YOUR INSTRUCTIONS >> Reproduce everything in the brutus documentation excerpt from "brutus offers two" down to "ms per evaluation)", keeping every character unchanged.

PAGE EXCERPT >>

# # #

The reddening vectors are pre-computed using the Fitzpatrick & Massa (2009) extinction curve. This extinction law is parameterized by R_V and is baked into the neural network predictions, allowing efficient evaluation of reddened magnitudes for any \((A_V, R_V)\) combination.

Available Photometric Filters#

brutus supports these photometric systems through its neural network models:

Space-Based

Gaia DR3: Gaia_G_MAW, Gaia_BP_MAWf, Gaia_RP_MAW
WISE: WISE_W1, WISE_W2, WISE_W3, WISE_W4
Hipparcos: Hipparcos_Hp
Kepler: Kepler_D51, Kepler_Kp
TESS: TESS

Ground-Based Optical

Pan-STARRS: PS_g, PS_r, PS_i, PS_z, PS_y, PS_w, PS_open
SDSS: SDSS_u, SDSS_g, SDSS_r, SDSS_i, SDSS_z
DECam: DECam_u, DECam_g, DECam_r, DECam_i, DECam_z, DECam_Y
Bessell (Johnson-Cousins): Bessell_U, Bessell_B, Bessell_V, Bessell_R, Bessell_I
Tycho: Tycho_B, Tycho_V

Ground-Based Near-IR

2MASS: 2MASS_J, 2MASS_H, 2MASS_Ks
VISTA: VISTA_Z, VISTA_Y, VISTA_J, VISTA_H, VISTA_Ks
UKIDSS: UKIDSS_Z, UKIDSS_Y, UKIDSS_J, UKIDSS_H, UKIDSS_K

Pre-computed Grids vs On-the-Fly Models#

brutus offers two strategies:

	Pre-computed Grids	On-the-Fly Models
Class	`StarGrid`	`StarEvolTrack`, `StellarPop`
Speed	Very fast (~ms per star)	Slower (~100 ms per evaluation)
Flexibility	Fixed filter set	Any filter combination
Memory	Large (several GB)	Minimal
Best for	Large surveys, production fitting	Exploration, custom filters, clusters

Pre-computed grids (for large-scale fitting):

from brutus.core import StarGrid
from brutus.data import load_models

models, labels, label_mask = load_models('grid_mist_v9.h5', filters=filters)

# # #

GIVEN DATA >>

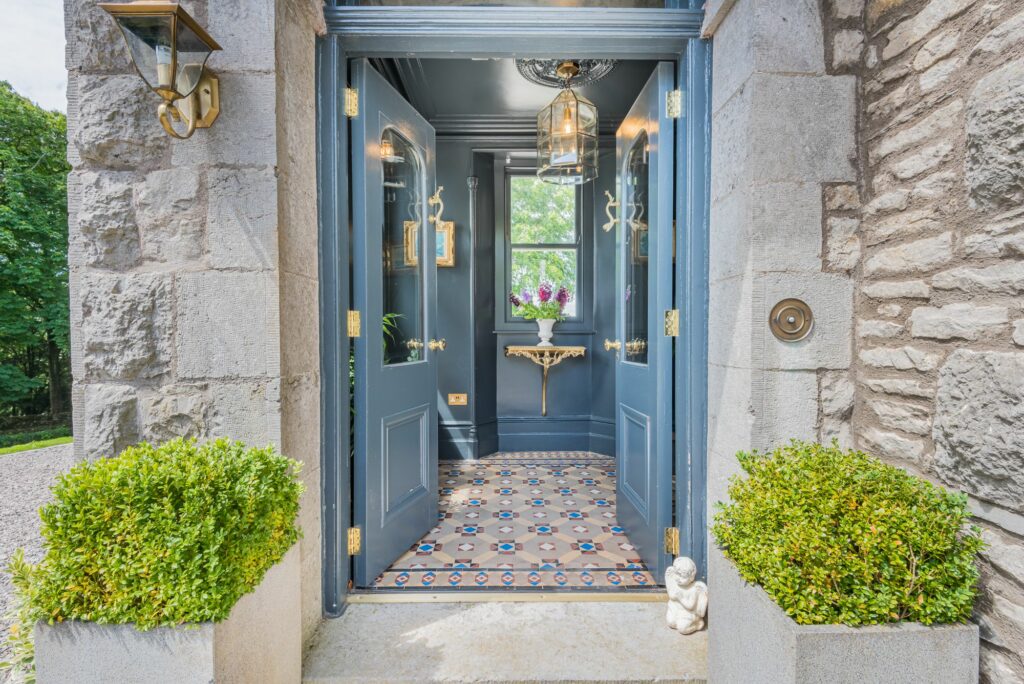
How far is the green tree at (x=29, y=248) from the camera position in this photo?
767cm

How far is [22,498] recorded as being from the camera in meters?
3.24

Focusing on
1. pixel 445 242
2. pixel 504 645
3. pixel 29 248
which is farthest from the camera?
pixel 29 248

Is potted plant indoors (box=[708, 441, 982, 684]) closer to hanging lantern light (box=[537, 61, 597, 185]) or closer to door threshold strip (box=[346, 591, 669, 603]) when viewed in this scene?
door threshold strip (box=[346, 591, 669, 603])

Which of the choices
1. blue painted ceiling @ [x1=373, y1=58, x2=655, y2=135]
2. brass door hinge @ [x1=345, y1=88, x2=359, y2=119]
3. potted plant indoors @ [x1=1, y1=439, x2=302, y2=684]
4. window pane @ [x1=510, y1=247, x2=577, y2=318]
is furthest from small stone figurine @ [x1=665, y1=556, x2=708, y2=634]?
blue painted ceiling @ [x1=373, y1=58, x2=655, y2=135]

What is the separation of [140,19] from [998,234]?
2207 mm

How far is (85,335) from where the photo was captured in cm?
138

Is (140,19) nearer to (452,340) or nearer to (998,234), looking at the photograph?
(998,234)

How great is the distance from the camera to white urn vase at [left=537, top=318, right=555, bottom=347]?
3955 mm

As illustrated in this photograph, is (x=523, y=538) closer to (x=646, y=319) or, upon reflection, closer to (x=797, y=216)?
(x=646, y=319)

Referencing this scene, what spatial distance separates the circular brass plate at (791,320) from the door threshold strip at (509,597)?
1130mm

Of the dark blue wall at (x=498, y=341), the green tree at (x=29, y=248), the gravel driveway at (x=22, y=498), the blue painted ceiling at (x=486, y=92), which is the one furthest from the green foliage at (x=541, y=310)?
the green tree at (x=29, y=248)

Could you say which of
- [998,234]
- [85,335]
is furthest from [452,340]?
[998,234]

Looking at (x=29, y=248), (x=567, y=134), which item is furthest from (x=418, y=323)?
(x=29, y=248)

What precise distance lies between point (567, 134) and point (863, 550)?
2452mm
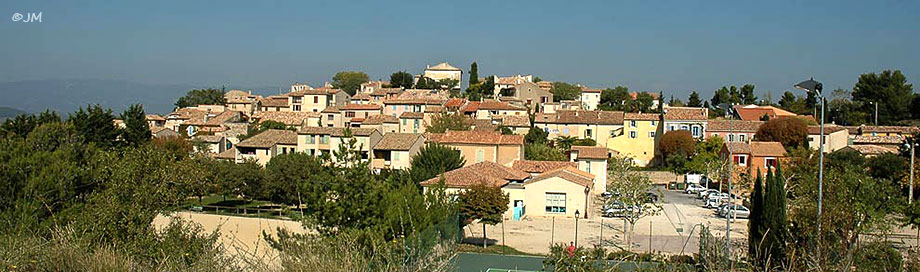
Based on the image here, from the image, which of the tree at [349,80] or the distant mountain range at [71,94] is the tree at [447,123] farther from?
the distant mountain range at [71,94]

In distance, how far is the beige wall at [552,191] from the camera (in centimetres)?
2838

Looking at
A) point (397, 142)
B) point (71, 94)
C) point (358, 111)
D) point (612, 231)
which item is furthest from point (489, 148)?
point (71, 94)

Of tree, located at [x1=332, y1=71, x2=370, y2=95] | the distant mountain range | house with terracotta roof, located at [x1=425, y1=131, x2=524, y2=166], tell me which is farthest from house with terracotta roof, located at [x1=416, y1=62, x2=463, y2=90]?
house with terracotta roof, located at [x1=425, y1=131, x2=524, y2=166]

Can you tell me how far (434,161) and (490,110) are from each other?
23042mm

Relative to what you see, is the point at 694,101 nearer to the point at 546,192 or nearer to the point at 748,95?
the point at 748,95

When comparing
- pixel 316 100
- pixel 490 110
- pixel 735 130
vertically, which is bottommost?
pixel 735 130

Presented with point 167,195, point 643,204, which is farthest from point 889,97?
point 167,195

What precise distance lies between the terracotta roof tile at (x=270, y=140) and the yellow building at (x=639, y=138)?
18865 mm

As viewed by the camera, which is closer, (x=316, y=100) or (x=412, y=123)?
(x=412, y=123)

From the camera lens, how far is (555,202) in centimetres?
2861

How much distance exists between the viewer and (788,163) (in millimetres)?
34781

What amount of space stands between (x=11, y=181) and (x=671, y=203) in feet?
83.6

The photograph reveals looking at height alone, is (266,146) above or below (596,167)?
above

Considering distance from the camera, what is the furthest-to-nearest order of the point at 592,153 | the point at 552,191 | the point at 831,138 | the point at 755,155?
the point at 831,138 → the point at 755,155 → the point at 592,153 → the point at 552,191
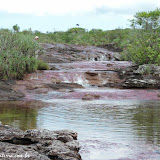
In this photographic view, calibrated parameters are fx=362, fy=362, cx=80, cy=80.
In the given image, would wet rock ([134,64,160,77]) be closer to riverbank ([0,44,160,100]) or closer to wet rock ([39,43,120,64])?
riverbank ([0,44,160,100])

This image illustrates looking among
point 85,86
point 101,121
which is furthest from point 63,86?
point 101,121

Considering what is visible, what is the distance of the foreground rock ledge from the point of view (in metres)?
5.14

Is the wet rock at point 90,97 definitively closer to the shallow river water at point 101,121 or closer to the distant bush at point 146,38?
the shallow river water at point 101,121

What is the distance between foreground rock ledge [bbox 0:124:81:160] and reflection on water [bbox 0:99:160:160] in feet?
1.78

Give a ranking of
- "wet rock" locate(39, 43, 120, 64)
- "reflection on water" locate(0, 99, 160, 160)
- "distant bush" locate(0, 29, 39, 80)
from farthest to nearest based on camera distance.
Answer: "wet rock" locate(39, 43, 120, 64) → "distant bush" locate(0, 29, 39, 80) → "reflection on water" locate(0, 99, 160, 160)

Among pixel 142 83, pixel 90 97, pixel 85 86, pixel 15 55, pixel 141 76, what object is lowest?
pixel 90 97

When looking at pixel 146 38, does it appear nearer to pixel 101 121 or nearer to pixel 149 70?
pixel 149 70

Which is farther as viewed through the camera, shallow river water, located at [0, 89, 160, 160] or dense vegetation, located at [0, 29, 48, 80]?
dense vegetation, located at [0, 29, 48, 80]

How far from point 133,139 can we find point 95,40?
4077cm

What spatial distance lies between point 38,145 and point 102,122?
4.57 metres

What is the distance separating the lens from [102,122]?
10.2 meters

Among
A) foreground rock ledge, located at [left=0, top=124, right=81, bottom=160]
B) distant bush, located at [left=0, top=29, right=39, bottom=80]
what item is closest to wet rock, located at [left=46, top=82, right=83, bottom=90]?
distant bush, located at [left=0, top=29, right=39, bottom=80]

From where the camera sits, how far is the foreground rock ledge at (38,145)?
202 inches

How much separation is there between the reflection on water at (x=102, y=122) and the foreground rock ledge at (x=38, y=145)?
0.54m
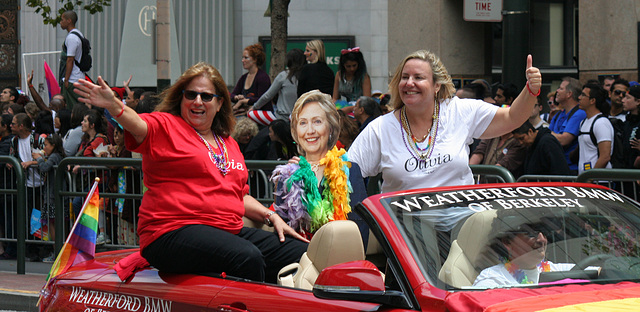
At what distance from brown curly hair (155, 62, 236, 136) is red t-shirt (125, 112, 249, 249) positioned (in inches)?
6.5

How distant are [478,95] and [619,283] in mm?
7328

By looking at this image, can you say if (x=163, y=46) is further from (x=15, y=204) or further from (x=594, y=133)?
(x=594, y=133)

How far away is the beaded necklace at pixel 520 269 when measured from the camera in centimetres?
366

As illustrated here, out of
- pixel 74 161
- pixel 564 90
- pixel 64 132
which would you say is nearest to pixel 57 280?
pixel 74 161

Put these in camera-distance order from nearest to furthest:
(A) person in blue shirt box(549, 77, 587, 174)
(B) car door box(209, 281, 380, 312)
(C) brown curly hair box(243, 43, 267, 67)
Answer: (B) car door box(209, 281, 380, 312) → (A) person in blue shirt box(549, 77, 587, 174) → (C) brown curly hair box(243, 43, 267, 67)

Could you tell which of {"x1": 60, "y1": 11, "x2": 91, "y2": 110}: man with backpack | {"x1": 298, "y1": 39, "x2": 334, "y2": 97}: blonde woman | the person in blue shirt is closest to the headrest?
the person in blue shirt

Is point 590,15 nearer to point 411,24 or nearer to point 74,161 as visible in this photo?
point 411,24

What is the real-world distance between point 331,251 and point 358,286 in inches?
30.8

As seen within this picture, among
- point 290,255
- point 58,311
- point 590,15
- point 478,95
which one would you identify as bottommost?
point 58,311

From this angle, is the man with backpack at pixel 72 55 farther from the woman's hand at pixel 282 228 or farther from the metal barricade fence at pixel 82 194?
the woman's hand at pixel 282 228

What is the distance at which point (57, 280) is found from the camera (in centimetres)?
518

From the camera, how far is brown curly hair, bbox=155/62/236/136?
5156 millimetres

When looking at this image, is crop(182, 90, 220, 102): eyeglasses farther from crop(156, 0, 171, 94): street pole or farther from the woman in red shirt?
crop(156, 0, 171, 94): street pole

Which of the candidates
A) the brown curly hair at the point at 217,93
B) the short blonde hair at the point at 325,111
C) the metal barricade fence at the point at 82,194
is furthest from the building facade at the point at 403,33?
the brown curly hair at the point at 217,93
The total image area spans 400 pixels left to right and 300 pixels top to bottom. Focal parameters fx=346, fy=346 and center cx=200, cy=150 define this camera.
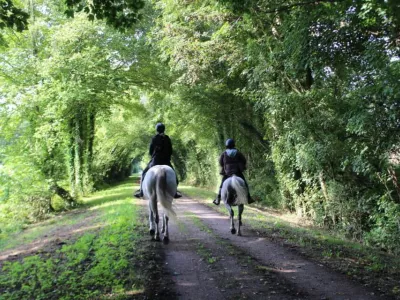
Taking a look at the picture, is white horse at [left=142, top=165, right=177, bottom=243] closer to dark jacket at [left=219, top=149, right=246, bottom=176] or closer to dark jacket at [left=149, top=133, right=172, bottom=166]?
dark jacket at [left=149, top=133, right=172, bottom=166]

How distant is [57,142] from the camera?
19297 mm

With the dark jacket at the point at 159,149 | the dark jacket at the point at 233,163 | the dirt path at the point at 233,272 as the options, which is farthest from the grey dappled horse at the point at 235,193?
the dark jacket at the point at 159,149

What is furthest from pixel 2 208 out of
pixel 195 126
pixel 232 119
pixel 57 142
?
pixel 195 126

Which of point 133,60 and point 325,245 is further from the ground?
point 133,60

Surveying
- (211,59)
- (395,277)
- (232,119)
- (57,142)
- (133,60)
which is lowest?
(395,277)

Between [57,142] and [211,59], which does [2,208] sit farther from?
[211,59]

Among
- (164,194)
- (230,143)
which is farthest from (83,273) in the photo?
(230,143)

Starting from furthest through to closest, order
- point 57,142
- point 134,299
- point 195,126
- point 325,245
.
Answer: point 195,126, point 57,142, point 325,245, point 134,299

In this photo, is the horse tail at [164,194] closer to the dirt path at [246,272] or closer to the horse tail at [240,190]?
the dirt path at [246,272]

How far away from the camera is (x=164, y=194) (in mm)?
8227

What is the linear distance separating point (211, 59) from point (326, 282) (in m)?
12.0

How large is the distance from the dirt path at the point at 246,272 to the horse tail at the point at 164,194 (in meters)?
0.85

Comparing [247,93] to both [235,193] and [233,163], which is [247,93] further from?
[235,193]

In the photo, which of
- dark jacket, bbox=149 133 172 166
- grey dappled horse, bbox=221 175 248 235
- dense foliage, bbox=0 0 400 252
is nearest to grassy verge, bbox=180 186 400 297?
grey dappled horse, bbox=221 175 248 235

# # #

ANSWER TO THE TASK >>
brutus offers two strategies:

	Pre-computed Grids	On-the-Fly Models
Class	`StarGrid`	`StarEvolTrack`, `StellarPop`
Speed	Very fast (~ms per star)	Slower (~100 ms per evaluation)